Posted on
Jul 23, 2022

The Friday Five for 22 July 2022 – Cleaning

Image from Pixabay.

Answers to this week’s questions at https://thefridayfive.dreamwidth.org/111769.html

1) What’s the most cluttered spot in your home?

Probably this one kitchen drawer which holds all my bigger-than-spoons-and-forks utensils. It’s hard to get closed because it’s so full. I’ve been vaguely thinking for a couple of years that I should go through it. But I haven’t because there’s no place to put them anywhere else, and throwing out isn’t an option because I need them. If I threw them out, I’d only end up buying a new one within a few years anyway. So yeah, that drawer needs de-cluttering but until I think of somehow to store the rarely used ones that isn’t too inconvenient to reach, it’ll keep on waiting.

2) What’s your method for de-cluttering?

I don’t have a method, I do it when it’s needed/things get on my nerves. But I don’t really de-clutter these days – I don’t have that much clutter in my opinion. When I was younger, sure, but I got better about it and now make an effort to put everything in their place right away or throw it out instead of keeping it “just in case” but then never actually need it. If something’s out, there’s a reason for it and it gets put away when the reason doesn’t exist anymore.

For the last year or so, I’ve been getting these weird bursts of restless energy after a migraine attack, so now I try to take advantage of that and de-clutter or clean something when it happens. But I have to be careful not to over-do it, or perform an action that irritates my head, because otherwise the migraine might re-start itself. But I like these bursts of energy a lot because they’re pretty much the only time I feel energetic these days. All the other time it’s a fight to do something.

3) What are your favorite cleaning products?

## Recorded data
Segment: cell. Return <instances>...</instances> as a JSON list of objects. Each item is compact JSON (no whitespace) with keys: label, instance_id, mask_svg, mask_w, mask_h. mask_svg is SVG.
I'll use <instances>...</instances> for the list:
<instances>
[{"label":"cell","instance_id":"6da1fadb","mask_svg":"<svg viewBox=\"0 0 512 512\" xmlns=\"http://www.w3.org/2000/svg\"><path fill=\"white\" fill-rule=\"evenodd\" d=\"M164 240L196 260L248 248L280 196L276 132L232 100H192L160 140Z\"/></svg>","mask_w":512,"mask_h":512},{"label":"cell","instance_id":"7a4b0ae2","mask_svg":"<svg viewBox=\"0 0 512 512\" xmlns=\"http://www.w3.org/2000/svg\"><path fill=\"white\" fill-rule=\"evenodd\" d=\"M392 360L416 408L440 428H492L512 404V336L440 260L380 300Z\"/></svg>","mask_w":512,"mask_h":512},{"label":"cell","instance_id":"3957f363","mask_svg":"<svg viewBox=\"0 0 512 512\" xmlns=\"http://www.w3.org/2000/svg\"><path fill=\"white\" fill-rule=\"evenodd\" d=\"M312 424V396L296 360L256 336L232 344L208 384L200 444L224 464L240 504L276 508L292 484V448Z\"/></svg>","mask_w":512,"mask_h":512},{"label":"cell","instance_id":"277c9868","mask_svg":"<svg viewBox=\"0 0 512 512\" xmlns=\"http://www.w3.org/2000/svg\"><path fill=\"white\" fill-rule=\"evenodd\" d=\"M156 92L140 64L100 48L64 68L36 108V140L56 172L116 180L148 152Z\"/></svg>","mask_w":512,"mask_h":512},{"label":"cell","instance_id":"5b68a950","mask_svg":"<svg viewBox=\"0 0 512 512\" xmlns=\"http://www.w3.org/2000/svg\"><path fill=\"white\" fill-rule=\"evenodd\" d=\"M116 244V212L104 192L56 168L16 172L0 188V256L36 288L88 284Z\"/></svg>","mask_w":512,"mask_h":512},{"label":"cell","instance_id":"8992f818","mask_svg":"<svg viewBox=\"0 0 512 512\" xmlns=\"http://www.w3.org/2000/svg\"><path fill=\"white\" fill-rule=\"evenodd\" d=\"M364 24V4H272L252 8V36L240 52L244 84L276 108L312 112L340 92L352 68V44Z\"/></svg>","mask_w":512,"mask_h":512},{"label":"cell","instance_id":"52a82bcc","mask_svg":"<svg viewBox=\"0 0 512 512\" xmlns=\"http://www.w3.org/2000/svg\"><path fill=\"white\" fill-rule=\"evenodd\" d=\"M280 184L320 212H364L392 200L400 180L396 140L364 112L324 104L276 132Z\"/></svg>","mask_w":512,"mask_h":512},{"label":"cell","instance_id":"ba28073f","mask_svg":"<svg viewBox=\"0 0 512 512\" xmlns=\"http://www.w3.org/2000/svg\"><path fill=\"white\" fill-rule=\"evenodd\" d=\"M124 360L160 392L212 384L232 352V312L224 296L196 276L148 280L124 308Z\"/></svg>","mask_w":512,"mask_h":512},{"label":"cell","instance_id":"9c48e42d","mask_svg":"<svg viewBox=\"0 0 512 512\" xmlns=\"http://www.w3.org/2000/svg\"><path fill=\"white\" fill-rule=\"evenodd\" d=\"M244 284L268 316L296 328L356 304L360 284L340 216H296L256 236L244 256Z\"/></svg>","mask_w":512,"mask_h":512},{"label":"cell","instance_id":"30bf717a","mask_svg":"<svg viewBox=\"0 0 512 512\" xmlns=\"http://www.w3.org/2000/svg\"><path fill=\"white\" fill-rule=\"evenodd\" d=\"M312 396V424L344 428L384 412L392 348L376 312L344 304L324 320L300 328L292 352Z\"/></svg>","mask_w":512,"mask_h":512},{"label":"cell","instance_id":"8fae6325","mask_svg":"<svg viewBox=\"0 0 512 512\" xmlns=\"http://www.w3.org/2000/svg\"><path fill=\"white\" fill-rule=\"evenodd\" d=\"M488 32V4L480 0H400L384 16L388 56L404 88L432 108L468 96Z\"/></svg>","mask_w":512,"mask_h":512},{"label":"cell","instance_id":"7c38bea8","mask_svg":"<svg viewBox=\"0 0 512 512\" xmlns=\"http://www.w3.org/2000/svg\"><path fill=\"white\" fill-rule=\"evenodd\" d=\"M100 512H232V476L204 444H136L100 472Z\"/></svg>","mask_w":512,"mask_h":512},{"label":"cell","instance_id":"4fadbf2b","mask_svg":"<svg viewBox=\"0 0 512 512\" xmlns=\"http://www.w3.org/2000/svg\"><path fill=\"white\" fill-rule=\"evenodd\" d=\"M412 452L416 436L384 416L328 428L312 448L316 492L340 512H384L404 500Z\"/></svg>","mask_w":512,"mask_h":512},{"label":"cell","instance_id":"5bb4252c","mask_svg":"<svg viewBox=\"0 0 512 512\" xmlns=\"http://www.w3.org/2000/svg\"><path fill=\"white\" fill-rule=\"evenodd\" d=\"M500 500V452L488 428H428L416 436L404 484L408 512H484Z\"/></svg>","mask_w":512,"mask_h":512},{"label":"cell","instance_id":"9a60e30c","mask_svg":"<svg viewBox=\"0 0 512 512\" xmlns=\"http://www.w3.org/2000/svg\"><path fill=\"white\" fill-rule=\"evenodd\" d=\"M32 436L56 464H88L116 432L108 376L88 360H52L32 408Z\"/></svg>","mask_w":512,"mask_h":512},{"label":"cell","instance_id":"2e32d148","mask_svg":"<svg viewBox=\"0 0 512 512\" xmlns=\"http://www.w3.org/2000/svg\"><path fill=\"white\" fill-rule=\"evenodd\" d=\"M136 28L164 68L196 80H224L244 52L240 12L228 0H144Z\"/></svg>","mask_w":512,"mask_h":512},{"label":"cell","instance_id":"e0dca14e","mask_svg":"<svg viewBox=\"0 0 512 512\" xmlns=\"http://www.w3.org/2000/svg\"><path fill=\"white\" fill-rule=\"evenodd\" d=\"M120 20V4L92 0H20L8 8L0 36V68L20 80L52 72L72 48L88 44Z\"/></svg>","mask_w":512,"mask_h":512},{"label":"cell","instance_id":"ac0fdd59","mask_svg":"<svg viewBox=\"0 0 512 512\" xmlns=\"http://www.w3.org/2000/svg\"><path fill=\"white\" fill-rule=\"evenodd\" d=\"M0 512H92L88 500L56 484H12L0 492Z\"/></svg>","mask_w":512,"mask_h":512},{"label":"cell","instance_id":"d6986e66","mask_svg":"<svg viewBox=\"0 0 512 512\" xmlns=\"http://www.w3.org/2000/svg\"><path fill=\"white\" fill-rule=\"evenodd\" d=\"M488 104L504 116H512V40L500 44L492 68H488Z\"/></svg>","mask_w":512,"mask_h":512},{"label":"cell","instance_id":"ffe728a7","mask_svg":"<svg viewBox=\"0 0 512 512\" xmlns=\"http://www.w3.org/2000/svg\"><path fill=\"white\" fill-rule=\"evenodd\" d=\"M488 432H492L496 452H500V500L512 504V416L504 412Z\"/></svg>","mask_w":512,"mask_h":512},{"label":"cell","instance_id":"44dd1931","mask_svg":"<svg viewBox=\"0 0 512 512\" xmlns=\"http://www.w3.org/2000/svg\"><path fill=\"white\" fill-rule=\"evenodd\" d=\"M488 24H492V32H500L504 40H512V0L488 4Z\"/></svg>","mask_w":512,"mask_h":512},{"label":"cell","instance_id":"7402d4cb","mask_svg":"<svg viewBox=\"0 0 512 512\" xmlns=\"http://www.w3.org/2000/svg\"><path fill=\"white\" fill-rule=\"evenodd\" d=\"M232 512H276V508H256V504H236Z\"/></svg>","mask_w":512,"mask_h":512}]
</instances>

## Task item
Continue the blog post answering the Friday Five questions about cleaning, picking up after its final line, "3) What are your favorite cleaning products?"

## Reply
I really lvoe the organic, ecological cleaning soap (https://www.saarentaika.com/ekosiivous/) made by Saaren Taika, it’s very effective for all my kitchen needs and most of the other cleaning too. It’s for many uses, so I’m currently using it as well as finishing up the cleaning products I had bought before it. Saaren Taika shampoo has also been a life saver in another way – my scalp started to itch terribly and to get a rash when I used store-bought shampoos, but switching to Saaren Taika’s organic shampoos eliminated the itching almost completely. They’re all expensive but it’s worth the price, and also because with Saaren Taika shampoos I don’t need to buy hydrocortizone scalp solution from the drugstore to put on my scalp to help with the rash so it almost evens out any way. They also almost all the time have sales on, so I’ve rarely had to pay full price on the items I’m interested in. If I had more money I’d love to try more of their many, many products.

For the toilet bowl my favorite is Klorin liquid which is a bleach and disinfectant solution.

4) What helps get you motivated to clean up?

Getting that weird burst of energy I mentioned in #2. When people are coming over. Or when I just get fed up with something in particular and clean it.

5) What’s the most organized spot in your home?

My couch. It’s a two-seater, and the other seat holds my main notebooks (5 of them), a notepad for note taking, headache diary page and a small storage case where I keep the pens and fountain pens currently inked. There’s also a rag for cleaning my eye glasses and a spot for my smartphone.

My desk is also well organized – it might look a little cluttered for someone else, but everything is actually in it’s place.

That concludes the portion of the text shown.